[Stored entries]
---

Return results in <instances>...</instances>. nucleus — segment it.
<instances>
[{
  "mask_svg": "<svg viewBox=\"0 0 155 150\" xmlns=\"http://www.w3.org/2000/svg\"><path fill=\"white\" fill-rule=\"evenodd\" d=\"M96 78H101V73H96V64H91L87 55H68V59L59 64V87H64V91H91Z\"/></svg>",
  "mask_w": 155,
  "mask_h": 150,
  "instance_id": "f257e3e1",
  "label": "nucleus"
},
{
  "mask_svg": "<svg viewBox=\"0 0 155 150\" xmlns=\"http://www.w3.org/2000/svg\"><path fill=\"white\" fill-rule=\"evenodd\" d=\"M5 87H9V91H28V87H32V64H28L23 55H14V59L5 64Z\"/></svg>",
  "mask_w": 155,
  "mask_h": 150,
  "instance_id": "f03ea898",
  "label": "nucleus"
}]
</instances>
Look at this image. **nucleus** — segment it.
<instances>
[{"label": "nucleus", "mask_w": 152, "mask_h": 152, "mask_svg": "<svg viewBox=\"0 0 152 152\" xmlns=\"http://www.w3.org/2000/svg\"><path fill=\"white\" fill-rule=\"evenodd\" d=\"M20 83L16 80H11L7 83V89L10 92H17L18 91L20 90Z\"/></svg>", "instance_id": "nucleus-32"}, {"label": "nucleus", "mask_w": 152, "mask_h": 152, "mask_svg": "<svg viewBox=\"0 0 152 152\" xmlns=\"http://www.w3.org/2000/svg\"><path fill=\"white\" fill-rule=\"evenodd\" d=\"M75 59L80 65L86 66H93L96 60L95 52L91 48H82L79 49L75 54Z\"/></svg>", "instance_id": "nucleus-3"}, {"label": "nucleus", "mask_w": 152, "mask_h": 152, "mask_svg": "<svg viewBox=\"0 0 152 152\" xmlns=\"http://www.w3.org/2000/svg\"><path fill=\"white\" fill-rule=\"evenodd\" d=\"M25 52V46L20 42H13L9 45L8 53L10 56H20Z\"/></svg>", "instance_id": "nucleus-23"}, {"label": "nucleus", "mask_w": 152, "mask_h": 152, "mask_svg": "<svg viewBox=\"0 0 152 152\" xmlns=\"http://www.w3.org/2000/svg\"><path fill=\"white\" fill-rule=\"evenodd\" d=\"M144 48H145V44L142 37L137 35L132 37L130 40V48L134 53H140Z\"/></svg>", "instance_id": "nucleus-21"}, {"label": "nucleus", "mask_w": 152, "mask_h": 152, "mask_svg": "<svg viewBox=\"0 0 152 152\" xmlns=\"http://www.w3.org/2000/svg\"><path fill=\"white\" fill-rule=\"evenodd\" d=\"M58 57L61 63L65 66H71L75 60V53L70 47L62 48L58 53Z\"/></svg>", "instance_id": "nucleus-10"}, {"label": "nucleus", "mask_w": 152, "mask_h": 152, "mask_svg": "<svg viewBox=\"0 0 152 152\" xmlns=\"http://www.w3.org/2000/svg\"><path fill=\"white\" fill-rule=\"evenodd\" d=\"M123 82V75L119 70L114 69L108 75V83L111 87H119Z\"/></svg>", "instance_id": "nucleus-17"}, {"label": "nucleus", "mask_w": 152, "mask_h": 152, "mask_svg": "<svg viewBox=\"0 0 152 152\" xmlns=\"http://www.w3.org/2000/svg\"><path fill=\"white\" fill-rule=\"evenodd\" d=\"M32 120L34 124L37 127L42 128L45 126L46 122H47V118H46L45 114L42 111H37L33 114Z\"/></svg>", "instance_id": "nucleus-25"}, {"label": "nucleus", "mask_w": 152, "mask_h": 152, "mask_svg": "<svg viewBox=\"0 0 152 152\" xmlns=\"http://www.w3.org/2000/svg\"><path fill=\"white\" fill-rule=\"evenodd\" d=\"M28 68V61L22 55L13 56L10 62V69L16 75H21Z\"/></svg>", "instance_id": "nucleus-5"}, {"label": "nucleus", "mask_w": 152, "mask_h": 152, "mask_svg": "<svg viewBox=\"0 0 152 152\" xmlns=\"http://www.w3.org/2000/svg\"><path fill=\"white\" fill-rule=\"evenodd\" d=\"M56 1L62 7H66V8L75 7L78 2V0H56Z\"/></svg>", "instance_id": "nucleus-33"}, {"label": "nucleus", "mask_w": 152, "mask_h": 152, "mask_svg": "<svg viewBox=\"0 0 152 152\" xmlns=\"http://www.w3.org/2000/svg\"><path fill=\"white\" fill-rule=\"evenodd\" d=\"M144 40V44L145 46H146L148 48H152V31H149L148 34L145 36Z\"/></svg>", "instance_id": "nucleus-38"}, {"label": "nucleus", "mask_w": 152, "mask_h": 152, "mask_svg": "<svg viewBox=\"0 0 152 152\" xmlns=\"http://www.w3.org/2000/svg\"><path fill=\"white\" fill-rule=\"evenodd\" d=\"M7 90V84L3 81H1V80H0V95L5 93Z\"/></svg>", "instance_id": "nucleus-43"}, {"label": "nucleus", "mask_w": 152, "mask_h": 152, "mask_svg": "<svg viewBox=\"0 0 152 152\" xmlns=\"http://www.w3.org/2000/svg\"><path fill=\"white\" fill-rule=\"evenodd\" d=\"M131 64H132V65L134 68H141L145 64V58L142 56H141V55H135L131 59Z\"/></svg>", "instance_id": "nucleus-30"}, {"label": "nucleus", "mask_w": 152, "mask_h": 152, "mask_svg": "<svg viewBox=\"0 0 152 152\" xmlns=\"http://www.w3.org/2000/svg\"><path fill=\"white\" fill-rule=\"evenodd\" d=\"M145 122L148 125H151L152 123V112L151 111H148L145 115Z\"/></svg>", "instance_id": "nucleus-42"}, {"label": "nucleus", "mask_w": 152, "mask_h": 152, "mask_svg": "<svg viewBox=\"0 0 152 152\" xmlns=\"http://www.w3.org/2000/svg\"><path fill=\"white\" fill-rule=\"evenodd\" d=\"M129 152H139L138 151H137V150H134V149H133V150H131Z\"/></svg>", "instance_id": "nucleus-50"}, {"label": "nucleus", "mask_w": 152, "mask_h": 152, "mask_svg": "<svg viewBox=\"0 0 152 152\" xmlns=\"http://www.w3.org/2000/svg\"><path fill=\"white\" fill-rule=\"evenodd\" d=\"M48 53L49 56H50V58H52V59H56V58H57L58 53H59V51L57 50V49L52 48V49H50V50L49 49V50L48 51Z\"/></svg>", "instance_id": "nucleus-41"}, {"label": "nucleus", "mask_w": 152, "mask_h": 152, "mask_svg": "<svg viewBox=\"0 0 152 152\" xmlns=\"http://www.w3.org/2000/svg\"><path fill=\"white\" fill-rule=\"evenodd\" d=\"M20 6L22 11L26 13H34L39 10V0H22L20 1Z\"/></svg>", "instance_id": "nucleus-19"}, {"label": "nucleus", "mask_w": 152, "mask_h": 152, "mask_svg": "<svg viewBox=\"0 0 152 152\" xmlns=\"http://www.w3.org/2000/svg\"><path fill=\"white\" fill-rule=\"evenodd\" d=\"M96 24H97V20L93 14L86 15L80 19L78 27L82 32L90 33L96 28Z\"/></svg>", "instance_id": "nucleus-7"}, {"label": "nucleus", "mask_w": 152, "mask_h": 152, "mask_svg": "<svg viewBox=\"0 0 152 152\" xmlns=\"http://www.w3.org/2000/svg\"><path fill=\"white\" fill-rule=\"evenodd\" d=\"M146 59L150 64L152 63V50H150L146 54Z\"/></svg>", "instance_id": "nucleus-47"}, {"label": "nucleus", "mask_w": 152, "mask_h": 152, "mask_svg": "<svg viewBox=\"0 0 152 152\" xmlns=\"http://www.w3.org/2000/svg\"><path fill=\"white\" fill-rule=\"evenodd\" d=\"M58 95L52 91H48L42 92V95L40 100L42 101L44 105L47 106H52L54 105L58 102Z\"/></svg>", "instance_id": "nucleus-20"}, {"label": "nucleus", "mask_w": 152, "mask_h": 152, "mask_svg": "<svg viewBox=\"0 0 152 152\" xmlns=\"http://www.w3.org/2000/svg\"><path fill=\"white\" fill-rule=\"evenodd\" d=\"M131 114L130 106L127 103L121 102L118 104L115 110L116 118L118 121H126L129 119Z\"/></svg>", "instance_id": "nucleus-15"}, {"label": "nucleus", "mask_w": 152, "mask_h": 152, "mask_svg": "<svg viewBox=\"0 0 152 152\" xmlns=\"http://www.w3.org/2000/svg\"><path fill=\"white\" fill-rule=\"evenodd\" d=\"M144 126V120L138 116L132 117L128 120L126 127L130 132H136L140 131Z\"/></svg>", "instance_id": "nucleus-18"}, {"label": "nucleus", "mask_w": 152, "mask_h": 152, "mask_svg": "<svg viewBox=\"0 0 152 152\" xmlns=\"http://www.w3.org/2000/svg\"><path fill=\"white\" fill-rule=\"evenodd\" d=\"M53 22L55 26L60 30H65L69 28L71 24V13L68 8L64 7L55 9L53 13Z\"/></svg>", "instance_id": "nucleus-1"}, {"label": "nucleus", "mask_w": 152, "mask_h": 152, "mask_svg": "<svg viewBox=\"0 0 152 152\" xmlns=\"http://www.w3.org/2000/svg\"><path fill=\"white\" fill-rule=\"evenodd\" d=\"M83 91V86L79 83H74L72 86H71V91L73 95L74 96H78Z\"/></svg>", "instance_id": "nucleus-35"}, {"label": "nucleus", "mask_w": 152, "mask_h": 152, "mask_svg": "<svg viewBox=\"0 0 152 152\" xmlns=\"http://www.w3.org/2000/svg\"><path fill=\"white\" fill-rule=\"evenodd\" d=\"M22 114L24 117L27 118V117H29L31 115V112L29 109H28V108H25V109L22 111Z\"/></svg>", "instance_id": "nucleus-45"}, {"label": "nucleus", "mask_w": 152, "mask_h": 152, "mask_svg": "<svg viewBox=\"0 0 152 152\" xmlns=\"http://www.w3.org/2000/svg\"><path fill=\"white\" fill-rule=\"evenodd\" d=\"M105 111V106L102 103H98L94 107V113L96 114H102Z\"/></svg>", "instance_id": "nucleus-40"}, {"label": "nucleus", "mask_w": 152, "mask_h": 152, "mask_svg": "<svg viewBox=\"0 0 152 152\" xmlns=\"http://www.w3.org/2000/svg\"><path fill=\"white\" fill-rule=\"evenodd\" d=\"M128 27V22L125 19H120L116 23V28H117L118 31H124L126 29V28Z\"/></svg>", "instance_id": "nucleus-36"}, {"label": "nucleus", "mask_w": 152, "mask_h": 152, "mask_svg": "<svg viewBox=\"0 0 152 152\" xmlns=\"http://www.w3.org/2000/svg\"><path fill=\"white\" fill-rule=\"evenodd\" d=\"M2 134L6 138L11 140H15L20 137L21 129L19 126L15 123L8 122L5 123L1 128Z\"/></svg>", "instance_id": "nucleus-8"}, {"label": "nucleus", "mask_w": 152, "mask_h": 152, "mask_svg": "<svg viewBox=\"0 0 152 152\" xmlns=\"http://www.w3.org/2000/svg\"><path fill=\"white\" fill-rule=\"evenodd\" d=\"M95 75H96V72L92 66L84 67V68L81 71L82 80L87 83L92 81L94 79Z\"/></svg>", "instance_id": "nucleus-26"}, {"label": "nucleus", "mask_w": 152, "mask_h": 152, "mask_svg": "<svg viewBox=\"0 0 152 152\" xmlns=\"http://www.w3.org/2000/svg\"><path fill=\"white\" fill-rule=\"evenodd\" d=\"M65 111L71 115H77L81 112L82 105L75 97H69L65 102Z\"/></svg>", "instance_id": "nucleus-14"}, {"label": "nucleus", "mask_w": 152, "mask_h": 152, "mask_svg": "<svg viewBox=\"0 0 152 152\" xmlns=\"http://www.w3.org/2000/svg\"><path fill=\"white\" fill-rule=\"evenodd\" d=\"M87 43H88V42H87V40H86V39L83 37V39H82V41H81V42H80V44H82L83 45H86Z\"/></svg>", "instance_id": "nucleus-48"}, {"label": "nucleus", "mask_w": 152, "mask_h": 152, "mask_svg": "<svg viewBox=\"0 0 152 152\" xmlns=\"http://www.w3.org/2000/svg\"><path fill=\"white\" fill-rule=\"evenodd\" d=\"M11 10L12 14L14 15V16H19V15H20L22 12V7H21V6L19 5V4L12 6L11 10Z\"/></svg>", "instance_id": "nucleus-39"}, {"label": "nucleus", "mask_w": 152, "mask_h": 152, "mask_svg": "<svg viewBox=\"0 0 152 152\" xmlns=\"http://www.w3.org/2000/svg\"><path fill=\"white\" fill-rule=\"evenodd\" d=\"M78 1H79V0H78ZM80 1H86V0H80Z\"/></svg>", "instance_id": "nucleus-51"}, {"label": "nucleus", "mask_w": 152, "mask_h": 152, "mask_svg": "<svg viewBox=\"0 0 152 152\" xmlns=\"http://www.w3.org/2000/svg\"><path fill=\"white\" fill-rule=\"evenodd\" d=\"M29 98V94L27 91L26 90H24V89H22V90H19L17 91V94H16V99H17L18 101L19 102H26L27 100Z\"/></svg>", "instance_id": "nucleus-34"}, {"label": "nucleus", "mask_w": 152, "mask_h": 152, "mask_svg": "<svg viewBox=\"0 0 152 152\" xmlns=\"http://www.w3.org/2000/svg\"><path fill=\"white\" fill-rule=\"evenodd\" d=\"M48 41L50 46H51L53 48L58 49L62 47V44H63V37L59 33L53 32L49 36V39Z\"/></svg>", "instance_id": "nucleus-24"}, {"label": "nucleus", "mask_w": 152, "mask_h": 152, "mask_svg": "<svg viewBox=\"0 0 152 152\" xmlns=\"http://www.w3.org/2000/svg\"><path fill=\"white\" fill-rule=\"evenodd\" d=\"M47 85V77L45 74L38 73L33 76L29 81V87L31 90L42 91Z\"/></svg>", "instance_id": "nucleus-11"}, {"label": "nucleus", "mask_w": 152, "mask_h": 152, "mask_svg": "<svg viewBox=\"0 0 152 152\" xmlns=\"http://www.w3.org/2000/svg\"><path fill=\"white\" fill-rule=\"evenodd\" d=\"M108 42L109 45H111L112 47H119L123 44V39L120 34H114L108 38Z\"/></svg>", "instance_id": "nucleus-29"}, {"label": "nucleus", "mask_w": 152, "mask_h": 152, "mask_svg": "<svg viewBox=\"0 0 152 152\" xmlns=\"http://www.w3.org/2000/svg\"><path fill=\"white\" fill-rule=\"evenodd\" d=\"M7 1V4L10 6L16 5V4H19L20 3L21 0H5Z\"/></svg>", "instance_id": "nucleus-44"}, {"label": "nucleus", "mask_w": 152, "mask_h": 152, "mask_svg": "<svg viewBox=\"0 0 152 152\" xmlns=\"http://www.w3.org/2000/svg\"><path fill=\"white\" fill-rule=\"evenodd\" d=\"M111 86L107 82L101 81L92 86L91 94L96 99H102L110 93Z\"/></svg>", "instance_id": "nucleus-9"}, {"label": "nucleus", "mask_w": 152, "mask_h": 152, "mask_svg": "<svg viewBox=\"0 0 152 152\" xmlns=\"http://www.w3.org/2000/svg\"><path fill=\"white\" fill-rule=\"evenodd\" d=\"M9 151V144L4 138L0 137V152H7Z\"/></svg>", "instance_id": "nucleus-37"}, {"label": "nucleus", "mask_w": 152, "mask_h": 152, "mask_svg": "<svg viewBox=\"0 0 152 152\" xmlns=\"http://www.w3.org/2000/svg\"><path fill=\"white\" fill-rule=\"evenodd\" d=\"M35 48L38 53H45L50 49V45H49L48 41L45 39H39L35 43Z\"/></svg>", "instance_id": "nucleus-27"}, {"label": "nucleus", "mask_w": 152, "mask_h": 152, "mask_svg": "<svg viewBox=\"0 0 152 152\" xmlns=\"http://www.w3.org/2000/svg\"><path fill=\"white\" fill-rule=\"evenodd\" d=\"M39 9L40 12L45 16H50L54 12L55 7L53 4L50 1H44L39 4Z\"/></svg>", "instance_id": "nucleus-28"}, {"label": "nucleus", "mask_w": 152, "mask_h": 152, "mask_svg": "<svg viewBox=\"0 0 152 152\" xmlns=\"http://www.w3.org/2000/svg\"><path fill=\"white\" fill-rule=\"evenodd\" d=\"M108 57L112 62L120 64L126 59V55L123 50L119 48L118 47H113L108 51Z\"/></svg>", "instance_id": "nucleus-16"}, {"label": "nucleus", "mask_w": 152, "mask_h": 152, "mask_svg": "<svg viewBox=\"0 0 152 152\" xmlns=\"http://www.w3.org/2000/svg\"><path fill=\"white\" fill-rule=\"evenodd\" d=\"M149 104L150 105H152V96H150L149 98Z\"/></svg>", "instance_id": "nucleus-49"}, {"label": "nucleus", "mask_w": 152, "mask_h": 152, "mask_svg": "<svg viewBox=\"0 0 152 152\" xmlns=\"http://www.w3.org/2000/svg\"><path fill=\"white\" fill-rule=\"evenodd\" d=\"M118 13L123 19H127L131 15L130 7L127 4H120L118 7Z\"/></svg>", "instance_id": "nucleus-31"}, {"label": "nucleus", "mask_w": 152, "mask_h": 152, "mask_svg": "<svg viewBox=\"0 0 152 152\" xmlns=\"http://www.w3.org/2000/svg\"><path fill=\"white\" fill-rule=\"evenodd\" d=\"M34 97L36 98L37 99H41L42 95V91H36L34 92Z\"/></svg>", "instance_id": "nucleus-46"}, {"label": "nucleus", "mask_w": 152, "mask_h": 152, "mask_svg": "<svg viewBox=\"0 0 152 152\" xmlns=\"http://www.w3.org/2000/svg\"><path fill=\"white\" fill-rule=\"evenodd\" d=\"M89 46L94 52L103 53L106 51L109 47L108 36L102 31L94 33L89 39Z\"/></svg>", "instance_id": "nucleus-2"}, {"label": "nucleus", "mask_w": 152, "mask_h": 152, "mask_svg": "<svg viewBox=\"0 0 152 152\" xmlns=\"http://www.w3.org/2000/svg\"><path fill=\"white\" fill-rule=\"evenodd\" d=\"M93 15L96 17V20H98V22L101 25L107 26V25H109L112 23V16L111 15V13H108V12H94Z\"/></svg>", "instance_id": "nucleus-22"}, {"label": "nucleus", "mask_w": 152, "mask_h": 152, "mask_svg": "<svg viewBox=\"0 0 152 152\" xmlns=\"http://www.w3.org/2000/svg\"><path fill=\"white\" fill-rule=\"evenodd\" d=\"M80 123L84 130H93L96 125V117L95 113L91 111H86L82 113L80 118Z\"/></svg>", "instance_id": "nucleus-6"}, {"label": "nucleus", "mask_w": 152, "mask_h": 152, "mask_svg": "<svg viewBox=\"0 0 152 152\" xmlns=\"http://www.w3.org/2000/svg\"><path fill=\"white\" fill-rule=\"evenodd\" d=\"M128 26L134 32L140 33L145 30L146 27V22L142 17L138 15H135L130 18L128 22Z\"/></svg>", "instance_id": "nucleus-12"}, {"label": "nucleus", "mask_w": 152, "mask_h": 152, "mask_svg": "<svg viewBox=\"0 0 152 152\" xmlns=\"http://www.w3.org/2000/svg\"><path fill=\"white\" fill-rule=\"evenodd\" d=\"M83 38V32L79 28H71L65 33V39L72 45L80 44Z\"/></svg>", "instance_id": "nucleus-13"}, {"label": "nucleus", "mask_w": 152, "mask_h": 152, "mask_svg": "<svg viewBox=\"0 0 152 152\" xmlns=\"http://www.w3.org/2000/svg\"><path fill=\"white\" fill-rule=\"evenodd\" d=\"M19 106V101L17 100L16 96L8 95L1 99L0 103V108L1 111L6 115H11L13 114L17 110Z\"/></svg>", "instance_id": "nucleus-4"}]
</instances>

---

▶ [Objective] How many lines in the records above contain the string "segment", with case counting? Reply with the number alone.

▶ [Solved exercise] 2